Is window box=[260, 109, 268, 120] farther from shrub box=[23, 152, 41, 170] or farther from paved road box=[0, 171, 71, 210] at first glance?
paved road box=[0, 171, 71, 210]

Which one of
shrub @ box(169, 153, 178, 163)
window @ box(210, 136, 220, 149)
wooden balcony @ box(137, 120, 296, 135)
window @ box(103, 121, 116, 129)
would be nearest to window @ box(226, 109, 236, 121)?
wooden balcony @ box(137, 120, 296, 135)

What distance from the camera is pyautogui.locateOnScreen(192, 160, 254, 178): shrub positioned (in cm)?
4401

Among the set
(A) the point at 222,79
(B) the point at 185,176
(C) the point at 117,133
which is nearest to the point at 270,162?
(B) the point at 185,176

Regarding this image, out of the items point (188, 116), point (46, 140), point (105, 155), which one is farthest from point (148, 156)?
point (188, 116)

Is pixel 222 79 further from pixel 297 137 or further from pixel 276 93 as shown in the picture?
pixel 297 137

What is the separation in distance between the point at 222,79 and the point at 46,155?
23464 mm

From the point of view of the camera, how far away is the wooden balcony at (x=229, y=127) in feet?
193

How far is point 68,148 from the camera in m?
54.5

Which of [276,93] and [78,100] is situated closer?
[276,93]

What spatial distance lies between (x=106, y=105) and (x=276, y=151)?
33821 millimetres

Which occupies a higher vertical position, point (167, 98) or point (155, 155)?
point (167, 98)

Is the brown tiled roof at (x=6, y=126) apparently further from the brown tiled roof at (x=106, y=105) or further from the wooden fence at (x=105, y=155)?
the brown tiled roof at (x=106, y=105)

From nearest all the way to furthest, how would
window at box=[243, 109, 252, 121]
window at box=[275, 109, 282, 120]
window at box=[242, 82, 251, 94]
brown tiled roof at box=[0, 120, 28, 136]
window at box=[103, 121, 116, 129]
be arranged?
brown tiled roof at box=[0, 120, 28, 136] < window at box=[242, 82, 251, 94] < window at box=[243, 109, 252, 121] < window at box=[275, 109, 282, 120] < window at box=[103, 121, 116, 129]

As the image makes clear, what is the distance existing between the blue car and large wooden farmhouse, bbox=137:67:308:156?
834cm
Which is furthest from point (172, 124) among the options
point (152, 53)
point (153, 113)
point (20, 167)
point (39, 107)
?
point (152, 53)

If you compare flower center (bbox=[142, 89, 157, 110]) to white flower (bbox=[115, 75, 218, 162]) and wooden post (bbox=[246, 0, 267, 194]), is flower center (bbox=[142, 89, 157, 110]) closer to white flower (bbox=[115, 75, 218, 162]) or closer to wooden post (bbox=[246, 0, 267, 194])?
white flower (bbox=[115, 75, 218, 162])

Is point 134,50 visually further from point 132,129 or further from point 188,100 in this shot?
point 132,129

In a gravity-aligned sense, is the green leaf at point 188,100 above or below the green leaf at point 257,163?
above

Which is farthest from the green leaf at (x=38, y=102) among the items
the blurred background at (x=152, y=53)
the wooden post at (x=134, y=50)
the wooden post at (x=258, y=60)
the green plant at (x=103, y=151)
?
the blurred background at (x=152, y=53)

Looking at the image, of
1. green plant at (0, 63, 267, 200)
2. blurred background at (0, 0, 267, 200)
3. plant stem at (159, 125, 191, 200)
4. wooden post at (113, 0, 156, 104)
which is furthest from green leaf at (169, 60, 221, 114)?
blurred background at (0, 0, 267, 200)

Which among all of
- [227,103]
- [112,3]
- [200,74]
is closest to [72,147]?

--------------------------------

Reproduce all of the data above line for line, without changing any character.

Is window box=[260, 109, 268, 120] farther from shrub box=[23, 152, 41, 170] or farther from paved road box=[0, 171, 71, 210] at first glance?
paved road box=[0, 171, 71, 210]

Which one of
shrub @ box(169, 153, 178, 163)
window @ box(210, 136, 220, 149)
wooden balcony @ box(137, 120, 296, 135)
window @ box(103, 121, 116, 129)
would be nearest to window @ box(226, 109, 236, 121)?
wooden balcony @ box(137, 120, 296, 135)

What distance from the camera is pyautogui.locateOnScreen(192, 160, 254, 178): shrub positioned (in cm)?
4401

Among the set
(A) the point at 222,79
(B) the point at 185,176
(C) the point at 117,133
which is nearest to the point at 270,162?
(B) the point at 185,176

Regarding this image, out of the items point (188, 116), point (46, 140), point (105, 155), which one is farthest from point (148, 156)?
point (188, 116)

Is pixel 222 79 further from pixel 297 137 or further from pixel 276 93 as shown in the picture?
pixel 297 137

What is the separation in distance between the point at 222,79 and the point at 46,155?
23464 mm

From the point of view of the camera, how far away is the wooden balcony at (x=229, y=127) in feet?
193

How far is point 68,148 from the camera in m?
54.5

Which of [276,93] and [78,100] is situated closer?
[276,93]

What spatial distance lies between (x=106, y=105) and (x=276, y=151)?
33821 millimetres

Which occupies a higher vertical position, point (167, 98) or point (155, 155)?
point (167, 98)

Is the brown tiled roof at (x=6, y=126) apparently further from the brown tiled roof at (x=106, y=105) or further from the wooden fence at (x=105, y=155)?
the brown tiled roof at (x=106, y=105)

From nearest all the way to furthest, how would
window at box=[243, 109, 252, 121]
window at box=[275, 109, 282, 120]
window at box=[242, 82, 251, 94]
brown tiled roof at box=[0, 120, 28, 136]
window at box=[103, 121, 116, 129]
be arranged?
brown tiled roof at box=[0, 120, 28, 136] < window at box=[242, 82, 251, 94] < window at box=[243, 109, 252, 121] < window at box=[275, 109, 282, 120] < window at box=[103, 121, 116, 129]

As the image makes clear, what is the distance existing between the blue car and large wooden farmhouse, bbox=137:67:308:156?
834cm
Which is furthest from point (172, 124) among the options
point (152, 53)
point (153, 113)
point (20, 167)
point (39, 107)
?
point (152, 53)

If you compare flower center (bbox=[142, 89, 157, 110]) to white flower (bbox=[115, 75, 218, 162]) and wooden post (bbox=[246, 0, 267, 194]), is flower center (bbox=[142, 89, 157, 110]) closer to white flower (bbox=[115, 75, 218, 162]) or closer to wooden post (bbox=[246, 0, 267, 194])?
white flower (bbox=[115, 75, 218, 162])

Is point 134,50 visually further from point 132,129 or further from point 188,100 in this shot?
point 132,129

In a gravity-aligned sense, is the green leaf at point 188,100 above or below the green leaf at point 257,163?
above

Which is farthest from the green leaf at (x=38, y=102) among the items
the blurred background at (x=152, y=53)
the wooden post at (x=134, y=50)
the wooden post at (x=258, y=60)
the green plant at (x=103, y=151)
?
the blurred background at (x=152, y=53)

Looking at the image, of
1. green plant at (0, 63, 267, 200)
2. blurred background at (0, 0, 267, 200)
3. plant stem at (159, 125, 191, 200)
4. wooden post at (113, 0, 156, 104)
which is furthest from green leaf at (169, 60, 221, 114)?
blurred background at (0, 0, 267, 200)

Which among all of
- [227,103]
- [112,3]
- [200,74]
is closest to [72,147]?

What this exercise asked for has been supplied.